CUDA callable from Linux driver/kernel context? CUDA callable by Linux drivers?

Is CUDA available on any real-time Unix/Linux? If not, which routines are currently callable from a device driver kernel context under supported Linux? We would need only the basic routines such as device memory malloc/free/copy, device get/set as related to multiple GPU management and, of course, device kernel invocation). To meet our real-time requirement on non-real-time Linux, we recast our application as a Linux device driver that runs only in response to a hardware signal of incoming data.
We’d greatly appreciate your reply.

CUDA has only been tested & qualified with the Linux distributions listed on the CUDA download page. None are realtime distributions.

Many people have succeeded in running CUDA with distributions other than the ones listed. So I guess this is directly related to whether you are able to run the NVIDIA driver correctly. If you can, check that you can correctly link the CUDA libs and you have full device access and API functionality.


Thanks Peter for the prompt reply.
We have no problem running our own CUDA applications on the supported Linux distributions. In fact, we have developed our own CUBLAS routines that run 2 to 3 times as fast as NVIDIA distribution. We would like to hear if you or your colleagues have written a Linux driver that makes CUDA calls.

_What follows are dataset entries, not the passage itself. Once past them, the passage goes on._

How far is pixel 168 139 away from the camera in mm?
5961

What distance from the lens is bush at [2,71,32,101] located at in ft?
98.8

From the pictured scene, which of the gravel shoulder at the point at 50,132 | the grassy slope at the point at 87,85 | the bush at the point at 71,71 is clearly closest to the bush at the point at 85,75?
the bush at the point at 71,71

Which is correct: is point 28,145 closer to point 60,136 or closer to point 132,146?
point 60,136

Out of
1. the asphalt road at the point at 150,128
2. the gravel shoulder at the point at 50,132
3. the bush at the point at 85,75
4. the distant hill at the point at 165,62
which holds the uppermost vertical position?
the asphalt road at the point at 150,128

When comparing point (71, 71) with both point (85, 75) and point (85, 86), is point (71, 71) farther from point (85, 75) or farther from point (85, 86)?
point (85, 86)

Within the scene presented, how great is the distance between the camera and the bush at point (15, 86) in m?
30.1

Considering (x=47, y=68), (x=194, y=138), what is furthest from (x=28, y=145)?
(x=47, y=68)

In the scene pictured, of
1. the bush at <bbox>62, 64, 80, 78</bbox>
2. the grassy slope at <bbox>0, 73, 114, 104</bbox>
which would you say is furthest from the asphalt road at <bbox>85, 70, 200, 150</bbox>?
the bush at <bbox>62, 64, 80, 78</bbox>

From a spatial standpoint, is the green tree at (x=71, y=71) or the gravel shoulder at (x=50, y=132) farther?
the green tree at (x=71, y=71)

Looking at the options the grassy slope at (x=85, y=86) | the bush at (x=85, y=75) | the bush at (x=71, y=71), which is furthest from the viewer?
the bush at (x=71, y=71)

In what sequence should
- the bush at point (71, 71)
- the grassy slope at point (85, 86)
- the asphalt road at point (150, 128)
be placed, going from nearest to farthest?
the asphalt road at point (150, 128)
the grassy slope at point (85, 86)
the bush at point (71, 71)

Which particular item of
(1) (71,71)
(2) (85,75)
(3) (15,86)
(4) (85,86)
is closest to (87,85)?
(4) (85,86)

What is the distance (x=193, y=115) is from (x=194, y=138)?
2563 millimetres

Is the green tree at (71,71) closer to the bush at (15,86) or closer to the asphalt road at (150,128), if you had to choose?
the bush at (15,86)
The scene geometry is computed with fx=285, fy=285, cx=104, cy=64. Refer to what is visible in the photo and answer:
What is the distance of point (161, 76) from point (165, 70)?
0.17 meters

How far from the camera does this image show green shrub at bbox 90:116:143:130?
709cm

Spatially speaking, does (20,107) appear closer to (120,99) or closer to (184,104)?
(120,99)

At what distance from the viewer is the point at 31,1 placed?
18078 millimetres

We have several $$$$$$$ projects currently under development that require real-time computing.

Thanks tygemo for your reply.

Do you know anyone who has written a Linux device driver that processes real-time input (perhaps generated by another PCIe card) by calling CUDA to do the heavy lifting (compute-intensive calculations) ?

I can imagine that it is no big deal to use CUDA in a userland daemon thing, but I am unsure whether it works in kernelland. Maybe you need to do some simple forwarding driver that actually does the work in userland.


I’m curious to hear more about this. (I’m not surprised – we have to make the CUBLAS routines very general and so have to skip some optimizations – but I am curious.)